* QUELLENAUSZUG:
Schlesinger erwartet von der Lockerung der Geldpolitik eine weitere Dämpfung des Preisauftriebs, da bei Importgütern mit weiter sinkenden Preisen zu rechnen sei. Der Beschluß sei dem Zentralbankrat „natürlich nicht leichtgefallen“. In der Zinssenkung sieht der oberste Banker auch eine „Vorleistung für die Lohn- und Finanzpolitik“: Die Bundesbank habe signalisiert, daß sie angesichts der schwierigen Situation „zum gemeinsamen Handeln“ bereit sei. Auf die bundesdeutsche Konjunktur, machten die Währungshüter jedoch klar, werde sich die Leitzinssenkung jedoch nur graduell auswirken. Doch gerade auf ein solches Signal hatten Politiker aller Couleur in Bonn von den D-Mark-Hütern seit längerem gewartet, um die Konjunktur wieder anzukurbeln.

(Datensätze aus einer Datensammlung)
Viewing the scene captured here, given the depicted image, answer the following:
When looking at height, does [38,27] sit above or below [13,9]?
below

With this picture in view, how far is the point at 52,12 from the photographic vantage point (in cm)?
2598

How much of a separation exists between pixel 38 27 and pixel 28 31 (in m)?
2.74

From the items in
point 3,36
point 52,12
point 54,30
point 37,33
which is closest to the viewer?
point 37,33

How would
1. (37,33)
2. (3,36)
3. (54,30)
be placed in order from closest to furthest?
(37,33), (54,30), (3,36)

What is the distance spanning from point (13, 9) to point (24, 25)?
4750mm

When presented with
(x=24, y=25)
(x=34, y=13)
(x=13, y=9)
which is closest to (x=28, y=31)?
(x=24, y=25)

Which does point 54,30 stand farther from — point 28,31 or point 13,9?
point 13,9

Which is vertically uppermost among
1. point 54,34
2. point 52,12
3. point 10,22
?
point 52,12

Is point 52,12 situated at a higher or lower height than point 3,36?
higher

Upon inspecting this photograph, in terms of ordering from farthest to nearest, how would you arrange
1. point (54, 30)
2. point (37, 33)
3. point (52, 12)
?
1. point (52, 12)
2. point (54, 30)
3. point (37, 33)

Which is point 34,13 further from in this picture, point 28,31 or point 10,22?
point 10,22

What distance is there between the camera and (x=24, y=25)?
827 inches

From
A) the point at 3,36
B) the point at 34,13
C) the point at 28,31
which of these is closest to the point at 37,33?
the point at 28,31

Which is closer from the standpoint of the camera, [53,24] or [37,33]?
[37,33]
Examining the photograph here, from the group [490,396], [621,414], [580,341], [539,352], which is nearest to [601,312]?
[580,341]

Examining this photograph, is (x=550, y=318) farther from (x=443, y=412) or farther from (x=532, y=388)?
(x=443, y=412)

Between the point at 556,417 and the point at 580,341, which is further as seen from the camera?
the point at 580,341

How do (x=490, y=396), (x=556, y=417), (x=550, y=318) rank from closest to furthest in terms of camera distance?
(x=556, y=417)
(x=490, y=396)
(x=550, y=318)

* ZIEL: Gib den Text über die Leitzinssenkung der Bundesbank vollständig und wortgetreu wieder. Stütze dich ausschließlich auf den Text.

* ERGEBNIS DER ÜBUNG:
Schlesinger erwartet von der Lockerung der Geldpolitik eine weitere Dämpfung des Preisauftriebs, da bei Importgütern mit weiter sinkenden Preisen zu rechnen sei. Der Beschluß sei dem Zentralbankrat „natürlich nicht leichtgefallen“. In der Zinssenkung sieht der oberste Banker auch eine „Vorleistung für die Lohn- und Finanzpolitik“: Die Bundesbank habe signalisiert, daß sie angesichts der schwierigen Situation „zum gemeinsamen Handeln“ bereit sei. Auf die bundesdeutsche Konjunktur, machten die Währungshüter jedoch klar, werde sich die Leitzinssenkung jedoch nur graduell auswirken. Doch gerade auf ein solches Signal hatten Politiker aller Couleur in Bonn von den D-Mark-Hütern seit längerem gewartet, um die Konjunktur wieder anzukurbeln.